Longer term, @brianrob, do we really need to guard those views under AppLog.InternalUsers, can we just expose them? the next release of PerfView will work as expected.

@brianrob
Copy link
Member

brianrob commented Jun 8, 2021

@cshung, no I don't think that these views need to be under this check. Feel free to post a PR to remove the check.

@smoogipoo
Copy link

smoogipoo commented Jun 9, 2021

First of all, thanks everyone for your continued interest and support in this issue. I have compiled PerfView myself and looked into the gen-aware analysis. This is going to be a long one - I have some promising and instructive results but still not 100% sure what the path forward is.

(note: In all of the following, the Gen1 with large Pause Time is the one that was gen-aware analysed)

Data

Traces: https://drive.google.com/file/d/1mJUfpnmxswdejP5HaYpsPPnpRDITyVQ9/view?usp=sharing
(contains ~500MB of traces analysed below)

Relevant osu-framework branch: https://github.com/smoogipoo/osu-framework/tree/custom-vbo-array-pool
Relevant osu branch: https://github.com/smoogipoo/osu/tree/gc-debug

Initial gen-aware analysis

First I did a gc-gen aware analysis on our master/mainline branches:
Screenshot_2021-06-09_18-28-31
Screenshot_2021-06-09_18-29-05

$env:COMPLUS_GCGenAnalysisIndex="14"
$env:COMPLUS_GCGenAnalysisBytes="7A1200"

(data: mainline)

This makes sense, the top two entires are related to QuadVertexBuffer, which I'd previosly mentioned in this thread is an unoptimal piece of our code that's using ImageSharp's pools. Optimising this has been on our mind for quite a long time, so I thought to start there.

Perhaps instructive: Note the difference in magnitudes of the Inc Ct. column at this point.

══════════════════════════════

REQUESTS:
a. In the PerfView thread, what were the top two entries of the initial gen-aware analysis related to?
b. Decide whether each statement agrees with the PerfView thread, answering yes or no and quoting the words of the thread that settle it: (i) brianrob believes the views should stay under the AppLog.InternalUsers check. (ii) smoogipoo compiled PerfView personally. (iii) The shared traces add up to roughly 500MB.
c. Carry the PerfView thread forward, starting right after its final sentence.

══════════════════════════════

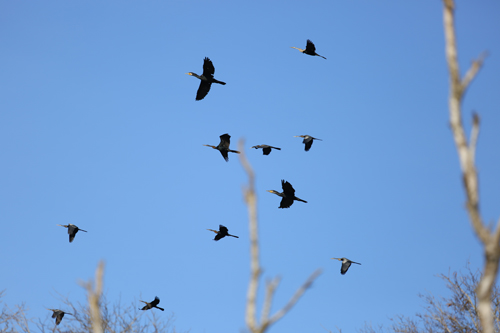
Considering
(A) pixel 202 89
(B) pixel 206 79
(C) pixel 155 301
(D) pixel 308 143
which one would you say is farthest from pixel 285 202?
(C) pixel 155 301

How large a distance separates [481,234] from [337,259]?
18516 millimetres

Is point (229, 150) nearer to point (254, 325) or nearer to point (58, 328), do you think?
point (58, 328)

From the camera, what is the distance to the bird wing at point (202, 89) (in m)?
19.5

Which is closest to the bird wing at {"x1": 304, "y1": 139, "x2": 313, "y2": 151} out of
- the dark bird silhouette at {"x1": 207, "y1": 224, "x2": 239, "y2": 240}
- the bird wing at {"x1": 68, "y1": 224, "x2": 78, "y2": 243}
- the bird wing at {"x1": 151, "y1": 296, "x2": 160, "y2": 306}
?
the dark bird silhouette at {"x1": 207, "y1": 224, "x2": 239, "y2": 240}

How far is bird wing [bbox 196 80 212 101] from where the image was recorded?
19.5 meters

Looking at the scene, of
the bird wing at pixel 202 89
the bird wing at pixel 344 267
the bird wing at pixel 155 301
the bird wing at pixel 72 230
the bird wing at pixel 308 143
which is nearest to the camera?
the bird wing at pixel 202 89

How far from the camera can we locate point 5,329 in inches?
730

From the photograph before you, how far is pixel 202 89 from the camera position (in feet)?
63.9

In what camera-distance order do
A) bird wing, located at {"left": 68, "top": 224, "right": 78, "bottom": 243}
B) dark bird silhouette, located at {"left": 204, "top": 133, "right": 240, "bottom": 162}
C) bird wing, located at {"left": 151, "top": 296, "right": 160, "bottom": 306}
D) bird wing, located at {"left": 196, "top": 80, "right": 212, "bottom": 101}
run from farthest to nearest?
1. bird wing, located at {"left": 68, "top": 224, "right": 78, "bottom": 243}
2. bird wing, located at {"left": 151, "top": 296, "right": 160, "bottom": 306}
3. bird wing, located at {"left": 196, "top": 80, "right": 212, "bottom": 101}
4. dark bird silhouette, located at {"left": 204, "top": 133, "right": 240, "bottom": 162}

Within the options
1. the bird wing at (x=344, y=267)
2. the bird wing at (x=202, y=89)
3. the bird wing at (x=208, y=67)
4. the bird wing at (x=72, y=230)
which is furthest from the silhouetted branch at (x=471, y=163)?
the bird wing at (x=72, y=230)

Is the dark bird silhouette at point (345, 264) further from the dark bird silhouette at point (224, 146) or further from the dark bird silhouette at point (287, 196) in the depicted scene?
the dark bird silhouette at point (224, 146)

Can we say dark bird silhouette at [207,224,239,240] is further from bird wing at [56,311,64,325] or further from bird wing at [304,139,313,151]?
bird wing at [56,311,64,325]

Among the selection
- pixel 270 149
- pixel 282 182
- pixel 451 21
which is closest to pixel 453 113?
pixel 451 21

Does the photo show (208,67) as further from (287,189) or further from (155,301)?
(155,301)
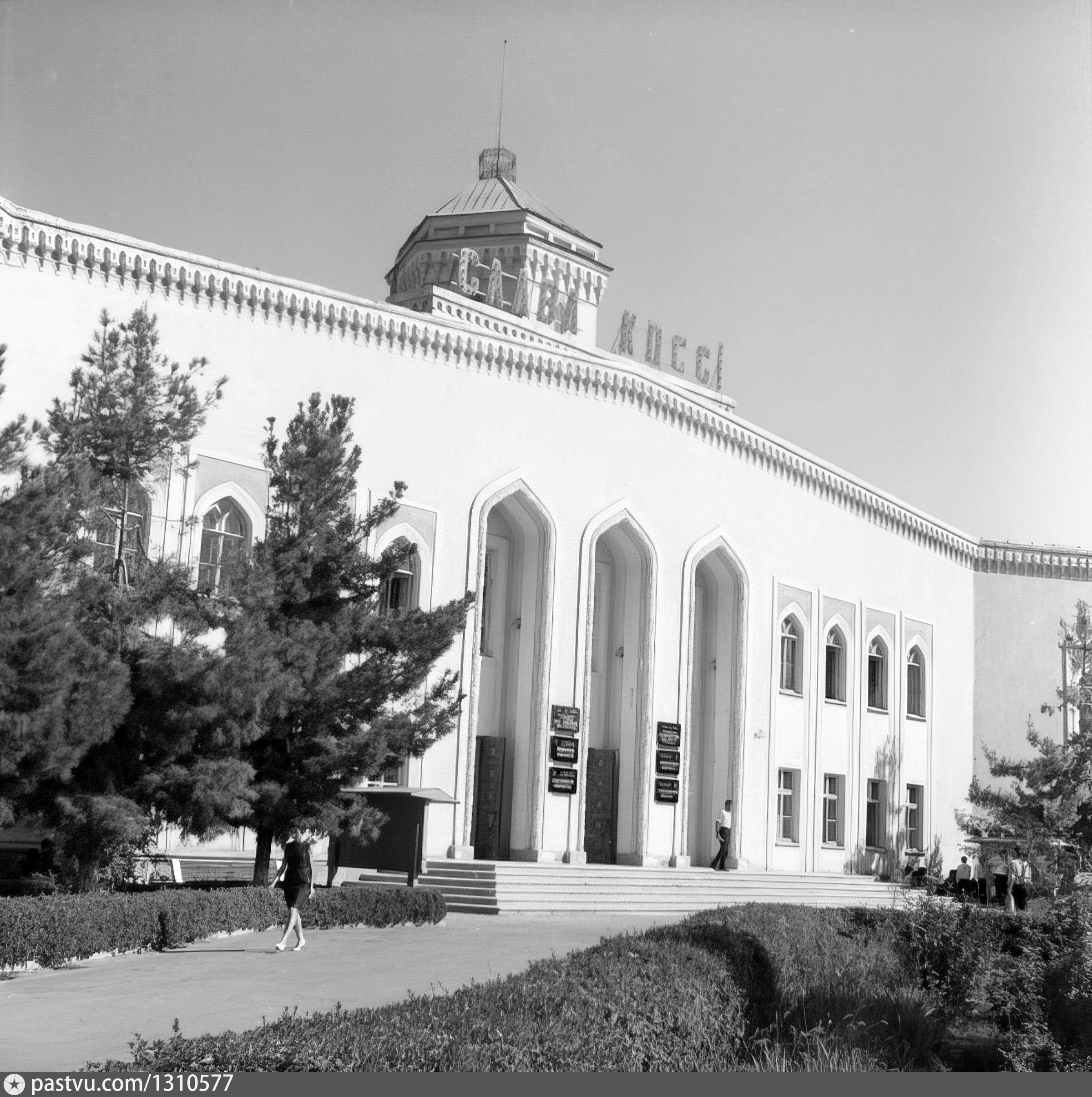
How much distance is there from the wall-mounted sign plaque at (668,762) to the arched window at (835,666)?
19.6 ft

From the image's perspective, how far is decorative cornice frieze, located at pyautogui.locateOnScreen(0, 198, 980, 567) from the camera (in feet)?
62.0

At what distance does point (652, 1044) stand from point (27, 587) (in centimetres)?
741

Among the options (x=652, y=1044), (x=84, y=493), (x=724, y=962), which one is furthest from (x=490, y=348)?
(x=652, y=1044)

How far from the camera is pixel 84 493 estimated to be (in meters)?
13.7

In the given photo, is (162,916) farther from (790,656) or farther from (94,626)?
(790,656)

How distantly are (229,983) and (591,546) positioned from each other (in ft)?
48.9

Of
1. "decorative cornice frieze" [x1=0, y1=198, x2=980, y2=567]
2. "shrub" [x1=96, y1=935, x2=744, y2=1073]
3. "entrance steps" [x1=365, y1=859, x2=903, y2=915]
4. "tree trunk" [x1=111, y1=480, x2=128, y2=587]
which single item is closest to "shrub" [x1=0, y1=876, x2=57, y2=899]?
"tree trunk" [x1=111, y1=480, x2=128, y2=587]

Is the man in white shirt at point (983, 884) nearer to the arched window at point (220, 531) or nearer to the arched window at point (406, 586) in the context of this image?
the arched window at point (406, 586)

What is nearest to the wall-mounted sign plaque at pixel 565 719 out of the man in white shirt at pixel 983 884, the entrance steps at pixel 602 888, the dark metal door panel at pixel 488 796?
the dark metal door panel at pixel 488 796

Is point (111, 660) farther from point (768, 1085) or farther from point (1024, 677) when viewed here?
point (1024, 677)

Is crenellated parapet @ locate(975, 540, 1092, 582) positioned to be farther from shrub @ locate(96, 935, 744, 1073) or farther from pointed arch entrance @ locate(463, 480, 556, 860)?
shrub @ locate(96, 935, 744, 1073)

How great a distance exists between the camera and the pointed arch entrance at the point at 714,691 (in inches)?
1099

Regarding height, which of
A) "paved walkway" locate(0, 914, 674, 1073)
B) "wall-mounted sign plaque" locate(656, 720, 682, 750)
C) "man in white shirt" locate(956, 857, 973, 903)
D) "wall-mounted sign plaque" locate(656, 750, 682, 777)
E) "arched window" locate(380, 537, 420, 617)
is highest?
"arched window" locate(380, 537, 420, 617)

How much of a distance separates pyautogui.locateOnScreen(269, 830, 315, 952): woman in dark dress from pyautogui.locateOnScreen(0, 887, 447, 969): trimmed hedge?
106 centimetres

══════════════════════════════

ANSWERS TO THE EXERCISE:
a. They were related to QuadVertexBuffer.

b.
(i) No: "no I don't think that these views need to be under this check."
(ii) Yes: "I have compiled PerfView myself"
(iii) Yes: "contains ~500MB of traces analysed below"

c.
Replacing ImageSharp pools with unmanaged memory

Initial replacement of the ImageSharp pools with .NET pools didn't lead to a noteworthy improvement, so I took it a step further and converted this particular code to use unmanaged memory that's completely hidden away from the GC (apart from add/remove memory pressure which my experience tells me is good practice when using Marhsal.AllocHGlobal() like this).
Screenshot_2021-06-09_18-34-01
Screenshot_2021-06-09_18-34-42

$env:COMPLUS_GCGenAnalysisIndex="14"
$env:COMPLUS_GCGenAnalysisBytes="5B8D80"

(data: mainline+unmanaged-vbo)

Nothing much seems to have changed here. We're promoting much less now (less than half of mainline), but still have very high gen1 numbers.

I also tested with not applying memory pressure, which didn't lead to any Gen1 difference other than induced Gen2s not occurring (which seem to be costly here) (data: mainline+unmanaged-vbo-no-memory-pressure).

After reaching this dead end, I decided to look into the root System.Object[] which includes PoolableSkinnableSample.

Disabling PoolableSkinnableSample

It's not quite easy for us to "fix" PoolableSkinnableSample - in-fact, I'm not sure what the fix there is yet. To move things along, I decided to test with it completely disabled.
Screenshot_2021-06-09_18-53-45
Screenshot_2021-06-09_18-54-14

$env:COMPLUS_GCGenAnalysisIndex="14"
$env:COMPLUS_GCGenAnalysisBytes="3D0900"

(data: mainline+no-poolable-samples)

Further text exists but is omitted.